Die Geldauflagen kommen aus mehreren Kanälen: Einerseits handelt es sich
 um Summen, die beispielsweise Kaufhausdieb oder Schwarzfahrer zahlen 
sollen, stellen Staatsanwaltschaft oder Gericht das Strafverfahren ein. 
Geld für den guten Zweck zu überweisen, kann auch eine Bewährungsauflage
 sein. Zudem werden Jugendliche mit Geldbußen belangt. Nicht zu 
verwechseln sind diese Auflagen jedoch mit den von Gerichten verhängten 
Geldstrafen - diese fließen ausschließlich in die Staatskasse. 
Allerdings müssen Richter und Staatsanwälte keineswegs auf Vereine 
dieser OLG-Liste zurückgreifen, sie können auch jede andere Einrichtung 
wählen - sofern sie gemeinnützig ist. "Nicht registrierte Einrichtungen 
waren jedoch nicht verpflichtet, eine Meldung über den zugewiesenen 
Betrag und die eingegangene Zahlung gegenüber dem Oberlandesgericht 
Dresden abzugeben. Eine statistische Erfassung dieser Fälle als 
Grundlage für korruptionsvorbeugende Maßnahmen war damit nicht 
gewährleistet", stellt der sächsische Rechnungshof (SRH) in seinem 
jüngsten Bericht fest und mahnt an: "Die Lücken der 
Korruptionsvorbeugung sollten geschlossen werden." Ein Weg dahin sei die
 Einrichtung eines Sammelfonds. "Dieser würde die von den Beschuldigten 
gezahlten Geldauflagen vereinnahmen. Mit der Auf- und Verteilung der 
Mittel wäre ein unabhängiges Gremium zu beauftragen." 
Dazu meint OLG-Vizepräsidentin Munz: "Ungeachtet des Umstands, dass 
bisher keine Hinweise auf Korruptionsfälle vorliegen, wird die 
Einführung eines sogenannten Sammelfonds für Geldauflagen durchaus 
erwogen.
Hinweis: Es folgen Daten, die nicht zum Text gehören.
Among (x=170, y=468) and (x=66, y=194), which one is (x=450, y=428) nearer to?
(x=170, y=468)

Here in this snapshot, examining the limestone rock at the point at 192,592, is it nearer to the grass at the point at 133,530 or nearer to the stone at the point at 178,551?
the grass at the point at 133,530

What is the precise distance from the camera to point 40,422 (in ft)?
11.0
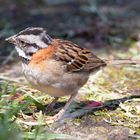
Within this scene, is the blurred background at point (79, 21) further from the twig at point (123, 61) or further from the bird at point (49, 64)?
the bird at point (49, 64)

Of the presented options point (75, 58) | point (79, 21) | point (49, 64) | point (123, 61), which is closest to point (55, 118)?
point (49, 64)

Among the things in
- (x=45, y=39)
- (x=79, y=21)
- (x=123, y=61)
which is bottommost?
(x=79, y=21)

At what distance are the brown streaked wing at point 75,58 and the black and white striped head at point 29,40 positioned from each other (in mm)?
194

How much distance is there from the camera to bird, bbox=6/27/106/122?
183 inches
Die Meinungsbildung zu dieser Frage ist justizintern derzeit 
noch nicht abgeschlossen." Sie weist aber darauf hin, dass zur 
verbindlichen Einführung eines solchen Sammelfonds eine Änderung der 
entsprechenden bundesgesetzlichen Vorschriften nötig sei.
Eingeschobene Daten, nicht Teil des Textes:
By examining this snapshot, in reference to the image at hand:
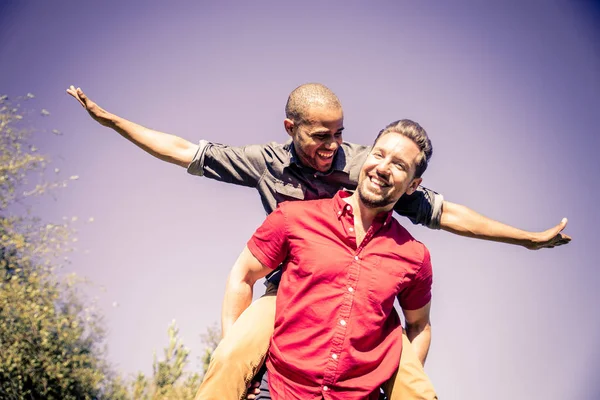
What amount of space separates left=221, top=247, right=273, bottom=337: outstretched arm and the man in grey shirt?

Das sieht auch das Justizministerium so: "Die Einrichtung eines 
Sammelfonds ist rechtlich problematisch, da zum einen das Bundesgesetz, 
auf dessen Grundlage die Zuweisungen erfolgen, einen solchen Sammelfonds
 ausdrücklich nicht vorsieht, zum anderen den Richtern aufgrund der 
ihnen verfassungsrechtlich garantierten Unabhängigkeit keine Vorgaben 
zur Zuweisung von Geldauflagen an einen Sammelfonds gemacht werden 
können", so Sprecher Jörg Herold. Insoweit werde das derzeitige System 
beibehalten.
Geprüft werde noch die statistische Erfassung jener Zuweisungen an 
Empfänger, die nicht auf der OLG-Liste stehen, meint Herold. Laut Munz 
hat sich dabei aber bereits ergeben, "dass eine statistische Erfassung 
mit Hilfe der hier verwendeten elektronischen Fachverfahren derzeit 
nicht umsetzbar erscheint". 
 www.correctiv.org
Kommentar Von björn meine
Funktionierendes System erhalten
Läuft etwas Grundsätzliches schief im System der Bezuschussung von 
Vereinen über Richter und Staatsanwälte? Sind es deren Lieblingsclubs, 
denen Finanzen zugeschoben werden, wenn ein Strafverfahren gegen 
Auflagen eingestellt wird? Wird gar der Korruption Tür und Tor geöffnet?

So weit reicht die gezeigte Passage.